III. Anochecer
Ya cae noche helada en el día del locamente Yaciente. Tuvo oportunidad de verse en el espejo, divisar su reflejo y observase: su pasado, presente y futuro. Remarcó en sus brazos con un cuchillito de punta filuda su nombre en letras de incomprensión mía, en seguida tan solo se vio lo que fuere sus lágrimas, saldrían a explotar, a morir... uno, dos, tres: lágrimas rojas han de caer.
Retocó un tanto, procazmente, el suelo. Desarrapado se vio en todos lados. No sé si haya de enamorarse, no lo sé, pero se vio en cada parte suya de aquella morada empapelada de papelitos malformados con títulos en su encabezado que ha de dictar lo siguiente: ''A quien corresponda...''. Quisiese arrancarlos, desdicha la mía que fuese a cada cosa que me recuerde a ella.
Inimaginable es lo siguiente, ni deslucir tanto ha de poderse. Podría tantas y tantas otras veces decirse en sus espejos por doquier: ''No me mires...'', ''No me hables...'', pero el yaciente solo seguiría así: yaciente, inmóvil. Tan solo deseaba el cariño, aquel abrazo olvidado por dar, aquel suspiro de un ósculo perfecto que quedo pendiente, casi casi yéndose a la locura.
Pudo ver tanto y mucho, mucho. Extenderse de brazos, levantar su cabeza, ver sus pies descalzos, verse desnudos, mirar a los cielos, intentar descubrir el mirar inefable de lo que fuere su dios a rezar. Quiso cubrir su procacidad, podría saltar por las nabas nubes nocturnas el observaje acechador de su diosito, de cuenta había de darse cuando se cansó.

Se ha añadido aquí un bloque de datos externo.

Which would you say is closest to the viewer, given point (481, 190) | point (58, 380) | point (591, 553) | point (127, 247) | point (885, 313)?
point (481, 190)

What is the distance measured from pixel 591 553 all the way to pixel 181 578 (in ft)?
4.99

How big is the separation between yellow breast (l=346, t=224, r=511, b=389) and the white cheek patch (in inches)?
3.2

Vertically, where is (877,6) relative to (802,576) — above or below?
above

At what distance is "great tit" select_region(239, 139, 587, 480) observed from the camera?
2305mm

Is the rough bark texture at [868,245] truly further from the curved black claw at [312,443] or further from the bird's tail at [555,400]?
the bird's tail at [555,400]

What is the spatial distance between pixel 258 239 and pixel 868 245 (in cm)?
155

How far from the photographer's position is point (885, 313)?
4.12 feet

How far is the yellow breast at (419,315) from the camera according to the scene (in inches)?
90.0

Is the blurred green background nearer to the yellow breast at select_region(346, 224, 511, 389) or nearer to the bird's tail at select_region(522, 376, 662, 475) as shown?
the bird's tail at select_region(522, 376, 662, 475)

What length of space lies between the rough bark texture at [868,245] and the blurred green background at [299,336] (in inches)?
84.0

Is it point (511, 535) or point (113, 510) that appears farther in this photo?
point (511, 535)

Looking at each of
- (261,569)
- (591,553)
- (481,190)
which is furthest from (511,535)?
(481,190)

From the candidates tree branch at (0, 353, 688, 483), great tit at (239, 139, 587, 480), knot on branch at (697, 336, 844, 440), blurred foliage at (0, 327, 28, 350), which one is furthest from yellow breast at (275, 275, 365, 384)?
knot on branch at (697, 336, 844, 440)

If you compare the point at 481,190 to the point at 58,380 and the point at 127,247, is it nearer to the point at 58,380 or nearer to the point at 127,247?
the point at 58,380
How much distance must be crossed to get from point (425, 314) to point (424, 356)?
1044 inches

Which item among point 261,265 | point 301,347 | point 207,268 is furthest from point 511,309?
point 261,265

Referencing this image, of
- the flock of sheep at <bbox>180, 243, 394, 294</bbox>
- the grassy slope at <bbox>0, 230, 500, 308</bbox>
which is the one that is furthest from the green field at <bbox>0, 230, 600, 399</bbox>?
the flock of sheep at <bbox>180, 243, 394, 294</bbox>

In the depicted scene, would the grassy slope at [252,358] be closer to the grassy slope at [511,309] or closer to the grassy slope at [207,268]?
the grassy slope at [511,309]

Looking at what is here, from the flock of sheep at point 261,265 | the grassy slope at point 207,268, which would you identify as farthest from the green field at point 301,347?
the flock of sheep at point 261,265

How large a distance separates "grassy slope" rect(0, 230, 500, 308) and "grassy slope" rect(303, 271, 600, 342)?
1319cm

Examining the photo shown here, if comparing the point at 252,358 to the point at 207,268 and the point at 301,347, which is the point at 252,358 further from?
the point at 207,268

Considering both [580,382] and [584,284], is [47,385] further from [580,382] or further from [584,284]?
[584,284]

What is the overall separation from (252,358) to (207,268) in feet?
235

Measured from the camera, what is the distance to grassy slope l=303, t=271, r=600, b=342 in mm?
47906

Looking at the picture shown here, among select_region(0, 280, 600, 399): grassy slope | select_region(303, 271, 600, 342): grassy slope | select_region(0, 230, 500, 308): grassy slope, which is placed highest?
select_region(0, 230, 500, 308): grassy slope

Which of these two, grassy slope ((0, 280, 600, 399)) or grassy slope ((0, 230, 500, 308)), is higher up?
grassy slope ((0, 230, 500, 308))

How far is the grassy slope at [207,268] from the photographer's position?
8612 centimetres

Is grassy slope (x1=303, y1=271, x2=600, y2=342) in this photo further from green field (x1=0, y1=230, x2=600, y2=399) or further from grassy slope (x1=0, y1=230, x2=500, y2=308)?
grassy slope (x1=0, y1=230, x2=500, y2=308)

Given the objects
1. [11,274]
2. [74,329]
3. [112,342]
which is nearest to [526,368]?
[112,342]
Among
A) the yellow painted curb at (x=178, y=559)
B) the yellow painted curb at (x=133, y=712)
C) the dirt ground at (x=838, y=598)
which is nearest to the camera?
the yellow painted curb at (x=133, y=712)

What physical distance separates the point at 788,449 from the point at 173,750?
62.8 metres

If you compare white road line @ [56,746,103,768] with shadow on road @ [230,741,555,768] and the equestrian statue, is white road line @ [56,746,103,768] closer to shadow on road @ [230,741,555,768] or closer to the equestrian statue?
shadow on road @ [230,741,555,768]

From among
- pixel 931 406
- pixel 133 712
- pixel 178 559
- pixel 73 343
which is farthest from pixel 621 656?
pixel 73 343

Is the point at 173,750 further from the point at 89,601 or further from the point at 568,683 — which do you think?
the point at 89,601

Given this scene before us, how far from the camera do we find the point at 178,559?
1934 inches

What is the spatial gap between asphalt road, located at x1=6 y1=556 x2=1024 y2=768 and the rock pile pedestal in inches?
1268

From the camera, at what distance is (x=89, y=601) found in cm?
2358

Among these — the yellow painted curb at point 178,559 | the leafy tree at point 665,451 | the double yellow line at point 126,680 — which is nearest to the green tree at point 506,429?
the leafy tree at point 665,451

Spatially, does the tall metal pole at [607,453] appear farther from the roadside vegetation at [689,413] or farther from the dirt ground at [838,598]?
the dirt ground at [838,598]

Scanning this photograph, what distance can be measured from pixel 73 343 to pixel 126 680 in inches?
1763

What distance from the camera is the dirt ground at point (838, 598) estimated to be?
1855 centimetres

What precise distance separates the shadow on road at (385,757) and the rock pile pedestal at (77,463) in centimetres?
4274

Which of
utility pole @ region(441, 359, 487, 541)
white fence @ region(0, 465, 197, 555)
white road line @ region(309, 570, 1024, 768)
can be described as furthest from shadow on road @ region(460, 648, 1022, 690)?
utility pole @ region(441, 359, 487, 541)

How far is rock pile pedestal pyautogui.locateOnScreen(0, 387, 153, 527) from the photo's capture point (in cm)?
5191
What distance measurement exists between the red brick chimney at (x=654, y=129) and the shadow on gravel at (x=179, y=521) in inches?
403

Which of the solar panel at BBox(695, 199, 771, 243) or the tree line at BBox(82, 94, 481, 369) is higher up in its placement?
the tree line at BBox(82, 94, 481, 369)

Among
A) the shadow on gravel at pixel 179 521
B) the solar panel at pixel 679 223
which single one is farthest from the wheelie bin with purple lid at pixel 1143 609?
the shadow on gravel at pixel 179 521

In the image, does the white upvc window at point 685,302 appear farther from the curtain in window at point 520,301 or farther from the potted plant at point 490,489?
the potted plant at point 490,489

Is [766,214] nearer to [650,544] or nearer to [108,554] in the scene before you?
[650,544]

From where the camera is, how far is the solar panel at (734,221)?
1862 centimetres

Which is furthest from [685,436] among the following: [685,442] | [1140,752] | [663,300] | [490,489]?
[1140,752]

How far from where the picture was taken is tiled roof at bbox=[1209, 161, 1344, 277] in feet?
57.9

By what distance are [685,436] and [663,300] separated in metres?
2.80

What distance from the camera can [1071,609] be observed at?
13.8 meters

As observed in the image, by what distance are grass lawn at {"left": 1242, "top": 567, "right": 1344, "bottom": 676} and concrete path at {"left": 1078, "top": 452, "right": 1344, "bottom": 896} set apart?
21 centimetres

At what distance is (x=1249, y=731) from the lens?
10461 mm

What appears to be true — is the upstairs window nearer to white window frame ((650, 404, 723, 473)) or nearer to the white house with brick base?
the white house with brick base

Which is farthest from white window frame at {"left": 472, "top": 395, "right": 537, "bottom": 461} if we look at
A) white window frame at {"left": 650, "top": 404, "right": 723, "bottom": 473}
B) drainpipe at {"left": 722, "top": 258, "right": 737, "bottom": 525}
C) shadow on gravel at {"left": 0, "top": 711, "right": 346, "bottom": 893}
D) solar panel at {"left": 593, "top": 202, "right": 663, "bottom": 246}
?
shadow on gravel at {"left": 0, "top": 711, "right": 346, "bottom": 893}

Espalda contracturada, oído mártir de la música por morir, dedos trémulos que sobrepasantes se hondeaban en la nada, tan solo en él había escritos por lugar sea. Levantó cuando se cansó y se vistió, ropaje banal, de qué serviría intentar abrigar a un muerto. Salió cansado, un tanto pútrido, algo mareado. Su mirada era perdida, sus castaños negrísimos se negaban a aceptar su realidad: no habría tiempo alguno que le espere, ni si quiera ocasión que sea de su agrado ha de no morir, fuere excusa conmovedora a sus últimos suspiros meridianos, ni aquellas tantas personas que ha de ver: nadie.
Tan solo anhelaba una pequeña bullarada, tan solo no quisiese seguir olvidando por Geranio, quisiese nomás el amor de Maruja, pudiese querer la satisfacción de la Doraima, tan solo... Tan solo yacería él, tan solo. tan solo este sabía que podría desquitarse de aquello, pero también deseaba un bullicio, unos grititos: tan solo era un desorden total, era cuerdo tan solo porque tendría que serlo.